What are these two: ##L_{i}## & ##L_{f}##?

[Benjamin_harsh]

Homework Statement

A 1 kg mass of clay, moving with a velocity of 10 m/s, strickes a stationary wheel and sticks to it. The solid wheel has a mass of 20 kg and a radius of 1m. Assuming that the wheel is set into pure rolling motion, the angular velocity of the wheel immediately after the impact is approximately.

Relevant Equations

$L_{i} = mvr = 1*10*1 = 10$,
$L_{f} = mv_{cm}r + Iω$

A 1 kg mass of clay, moving with a velocity of 10 m/s, strickes a stationary wheel and sticks to it. The solid wheel has a mass of 20 kg and a radius of 1m. Assuming that the wheel is set into pure rolling motion, the angular velocity of the wheel immediately after the impact is approximately.

Sol:

$L_{i} = mvr = 1*10*1 = 10$
$L_{f} = mv_{cm}r + Iω$
$= 20*rω*r + (mr^2 ω)/2 = 20ω + 10ω$
$L_{f} =30 ω$
$L_{i} = Lf$
$10 = 30 ω$
$ω = \large\frac {1}{3} \;\normalsize rad/sec$

What are these two: $L_{i}$ & $L_{f}$?

 

[Orodruin]

Initial and final angular momentum?

 

[Baddum12]

Generally, subscripts "i" and "f" refer to "initial" and "final" values of a particular quantity. In addition, the capital "L" usually refers to angular momentum.

Combine these pieces of information and you should have a good idea on what these variables refer to. In fact, you can use the given equations for L to confirm that it is indeed angular momentum.

 

[Benjamin_harsh]

final angular momentum?

Why we have to add $Iω$ to final angular momentum; $L_{f}$?

What does $v_{cm}$ mean?

 

[Orodruin]

Why we have to add $Iω$ to final angular momentum; $L_{f}$?

The angular momenta are with respect to the contact point of the wheel with the ground (if it would not be, angular momentum would not be conserved because there are forces acting there such as friction). Knowing that, it is just an application of the parallel axis theorem.

What does $v_{cm}$ mean?

It is kind of standard notation for the center of mass velocity.

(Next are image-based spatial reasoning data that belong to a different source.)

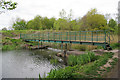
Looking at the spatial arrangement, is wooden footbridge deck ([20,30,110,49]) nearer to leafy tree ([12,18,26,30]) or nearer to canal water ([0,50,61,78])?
canal water ([0,50,61,78])

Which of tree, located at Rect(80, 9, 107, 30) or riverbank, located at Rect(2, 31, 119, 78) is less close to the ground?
tree, located at Rect(80, 9, 107, 30)

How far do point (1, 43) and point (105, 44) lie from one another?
25297 mm

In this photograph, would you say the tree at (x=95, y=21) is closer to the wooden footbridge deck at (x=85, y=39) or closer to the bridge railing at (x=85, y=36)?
the bridge railing at (x=85, y=36)

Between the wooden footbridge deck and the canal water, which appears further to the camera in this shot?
the wooden footbridge deck

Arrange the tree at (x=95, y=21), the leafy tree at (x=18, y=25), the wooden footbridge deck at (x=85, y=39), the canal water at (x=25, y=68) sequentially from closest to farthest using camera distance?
the canal water at (x=25, y=68) → the wooden footbridge deck at (x=85, y=39) → the tree at (x=95, y=21) → the leafy tree at (x=18, y=25)

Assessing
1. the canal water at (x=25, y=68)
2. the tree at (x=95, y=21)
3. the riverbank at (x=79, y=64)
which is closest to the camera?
the riverbank at (x=79, y=64)

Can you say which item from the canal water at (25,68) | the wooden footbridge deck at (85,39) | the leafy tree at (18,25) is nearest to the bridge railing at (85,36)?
the wooden footbridge deck at (85,39)

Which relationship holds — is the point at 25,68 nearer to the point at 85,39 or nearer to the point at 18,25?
the point at 85,39

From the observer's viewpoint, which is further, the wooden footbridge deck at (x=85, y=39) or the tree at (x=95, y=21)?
the tree at (x=95, y=21)

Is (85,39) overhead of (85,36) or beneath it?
beneath

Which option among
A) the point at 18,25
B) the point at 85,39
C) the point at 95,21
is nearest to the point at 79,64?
the point at 85,39

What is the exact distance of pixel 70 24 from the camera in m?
26.2

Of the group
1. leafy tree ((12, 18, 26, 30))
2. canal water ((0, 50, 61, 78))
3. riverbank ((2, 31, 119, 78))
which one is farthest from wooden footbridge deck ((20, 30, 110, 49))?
leafy tree ((12, 18, 26, 30))

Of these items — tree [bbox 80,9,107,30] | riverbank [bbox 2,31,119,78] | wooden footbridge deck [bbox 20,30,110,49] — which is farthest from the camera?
tree [bbox 80,9,107,30]
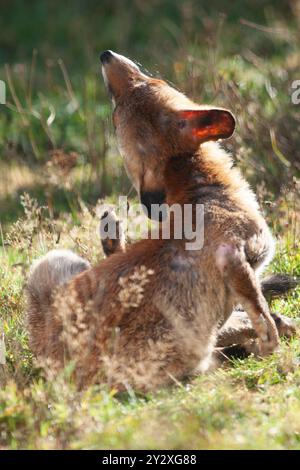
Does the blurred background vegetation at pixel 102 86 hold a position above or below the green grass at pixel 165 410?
above

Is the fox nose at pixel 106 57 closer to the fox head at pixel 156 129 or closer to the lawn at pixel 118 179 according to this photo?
the fox head at pixel 156 129

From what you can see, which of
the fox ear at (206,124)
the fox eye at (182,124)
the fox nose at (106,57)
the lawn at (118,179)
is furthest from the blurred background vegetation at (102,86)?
the fox nose at (106,57)

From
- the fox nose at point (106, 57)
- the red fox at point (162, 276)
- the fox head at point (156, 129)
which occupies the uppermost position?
the fox nose at point (106, 57)

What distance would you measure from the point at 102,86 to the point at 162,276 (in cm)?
773

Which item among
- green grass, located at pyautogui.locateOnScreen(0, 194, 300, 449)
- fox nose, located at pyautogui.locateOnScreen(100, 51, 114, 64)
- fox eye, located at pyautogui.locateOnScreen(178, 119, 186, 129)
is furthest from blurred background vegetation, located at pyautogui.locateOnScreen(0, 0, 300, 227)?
green grass, located at pyautogui.locateOnScreen(0, 194, 300, 449)

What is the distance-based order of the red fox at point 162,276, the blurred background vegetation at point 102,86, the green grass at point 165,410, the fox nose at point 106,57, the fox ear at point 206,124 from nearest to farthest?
the green grass at point 165,410
the red fox at point 162,276
the fox ear at point 206,124
the fox nose at point 106,57
the blurred background vegetation at point 102,86

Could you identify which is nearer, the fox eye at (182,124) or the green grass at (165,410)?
the green grass at (165,410)

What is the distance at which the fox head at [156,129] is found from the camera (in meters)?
6.35

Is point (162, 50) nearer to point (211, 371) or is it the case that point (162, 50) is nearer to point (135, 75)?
point (135, 75)

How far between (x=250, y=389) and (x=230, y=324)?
0.87m

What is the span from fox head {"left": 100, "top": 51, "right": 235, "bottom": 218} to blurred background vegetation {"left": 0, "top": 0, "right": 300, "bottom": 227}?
1.37m

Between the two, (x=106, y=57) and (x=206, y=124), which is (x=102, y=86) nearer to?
(x=106, y=57)

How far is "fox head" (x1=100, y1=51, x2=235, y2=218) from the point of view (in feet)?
20.8

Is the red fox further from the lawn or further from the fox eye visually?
the lawn
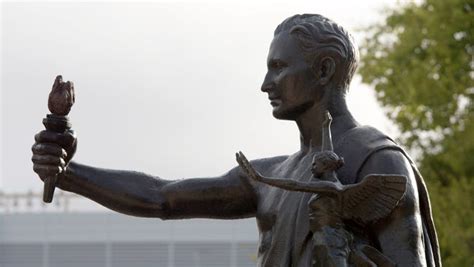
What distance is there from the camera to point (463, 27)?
36.0 meters

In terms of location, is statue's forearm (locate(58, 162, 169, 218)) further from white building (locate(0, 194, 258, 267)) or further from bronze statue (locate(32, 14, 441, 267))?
white building (locate(0, 194, 258, 267))

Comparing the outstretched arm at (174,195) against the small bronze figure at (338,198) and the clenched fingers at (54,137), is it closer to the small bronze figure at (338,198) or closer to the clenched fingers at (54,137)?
the clenched fingers at (54,137)

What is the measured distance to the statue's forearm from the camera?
1260 centimetres

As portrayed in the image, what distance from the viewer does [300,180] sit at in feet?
39.3

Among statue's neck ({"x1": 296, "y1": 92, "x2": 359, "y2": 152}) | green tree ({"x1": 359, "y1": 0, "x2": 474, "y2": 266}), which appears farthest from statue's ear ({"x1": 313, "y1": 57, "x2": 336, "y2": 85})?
green tree ({"x1": 359, "y1": 0, "x2": 474, "y2": 266})

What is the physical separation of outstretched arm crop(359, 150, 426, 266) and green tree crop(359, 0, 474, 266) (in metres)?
22.8

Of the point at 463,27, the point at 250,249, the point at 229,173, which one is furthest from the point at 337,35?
the point at 250,249

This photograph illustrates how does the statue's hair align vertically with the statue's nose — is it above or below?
above

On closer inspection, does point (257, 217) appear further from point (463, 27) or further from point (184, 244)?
point (184, 244)

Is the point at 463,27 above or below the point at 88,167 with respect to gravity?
above

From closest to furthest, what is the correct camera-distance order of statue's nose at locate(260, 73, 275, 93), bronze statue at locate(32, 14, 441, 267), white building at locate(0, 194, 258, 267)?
bronze statue at locate(32, 14, 441, 267) < statue's nose at locate(260, 73, 275, 93) < white building at locate(0, 194, 258, 267)

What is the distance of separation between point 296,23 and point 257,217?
113 centimetres

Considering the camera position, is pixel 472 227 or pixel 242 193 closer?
pixel 242 193

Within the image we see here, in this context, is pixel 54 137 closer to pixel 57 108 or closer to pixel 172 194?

Edit: Note that the solution is wrong. It is not taking into account that the mass of the clay after impact. As the mass is 1/20 of the wheel's mass, the error introduced by this should be expected to be in the range 2-15% or so.

 

[Benjamin_harsh]

Assuming that the wheel is set into pure rolling motion does it mean clay used to roll the wheel here or wheel is already in rolling motion before clay strikes it?

 

[Orodruin]

The problem formulation states that the wheel is stationary before being hit by the clay.

 

[Benjamin_harsh]

In this two steps: $L_{f} = mv_{cm}r + Iω$

$= 20*rω*r + \large \frac{mr^2 ω}{2}\normalsize = 20ω + 10ω$

How $I = \large\frac{mr^{2}}{2}$ ?

 

[Orodruin]

That is one of the standard results for moments of inertia. In this case the moment of inertia of a solid disk relative to its center. If you do not know how to compute or look up moments of inertia, you should probably study this in a textbook.

 

[Benjamin_harsh]

Is center of mass velocity; $V_{cm}$ of any circle is $rω$ ?

 

[Orodruin]

For a rolling circle, yes.

To be perfectly honest, it seems to me that you do not control the basics needed to attempt this problem and understand it. In all well-meaning, I would suggest that you go back to the basics regarding rolling motion, kinematics, and conservation of angular and linear momentum before going further here.

 

[Benjamin_harsh]

Why we have to consider center of mass velocity of a rolling circle to calculate its angular momentum?

 

[Orodruin]

See previous answer. I suggest that you go back to remind yourself about the basics of angular momentum before attempting to understand this problem further.

 

[Benjamin_harsh]

Just to be clear, it's rotating in the Z-axis (into the page), but moving (due to rolling) in the x-axis. I am confused..

 

[haruspex]

Why we have to consider center of mass velocity of a rolling circle to calculate its angular momentum?

It is very important to understand that torque, moment of inertia and angular momentum are each relative to an axis. For the angular momentum about the mass centre the linear velocity doesn’t matter, but here the solver has chosen an axis at ground level.
If a particle mass m at position $\vec r$ relative to the axis is moving with velocity $\vec v$ then its angular momentum about the axis is $m\vec r\times\vec v$. In the question above, the clay starts with angular momentum mvr about an axis on the ground.
There is a good reason for choosing the axis at ground level. When the clay hits the wheel we are told that the wheel immediately commences rolling motion. That implies there is a strong frictional force at the ground to prevent slipping. (A toothed wheel on a toothed rack would be a good model.) By choosing the axis at ground level, this force exerts no torque, so angular momentum about it is conserved.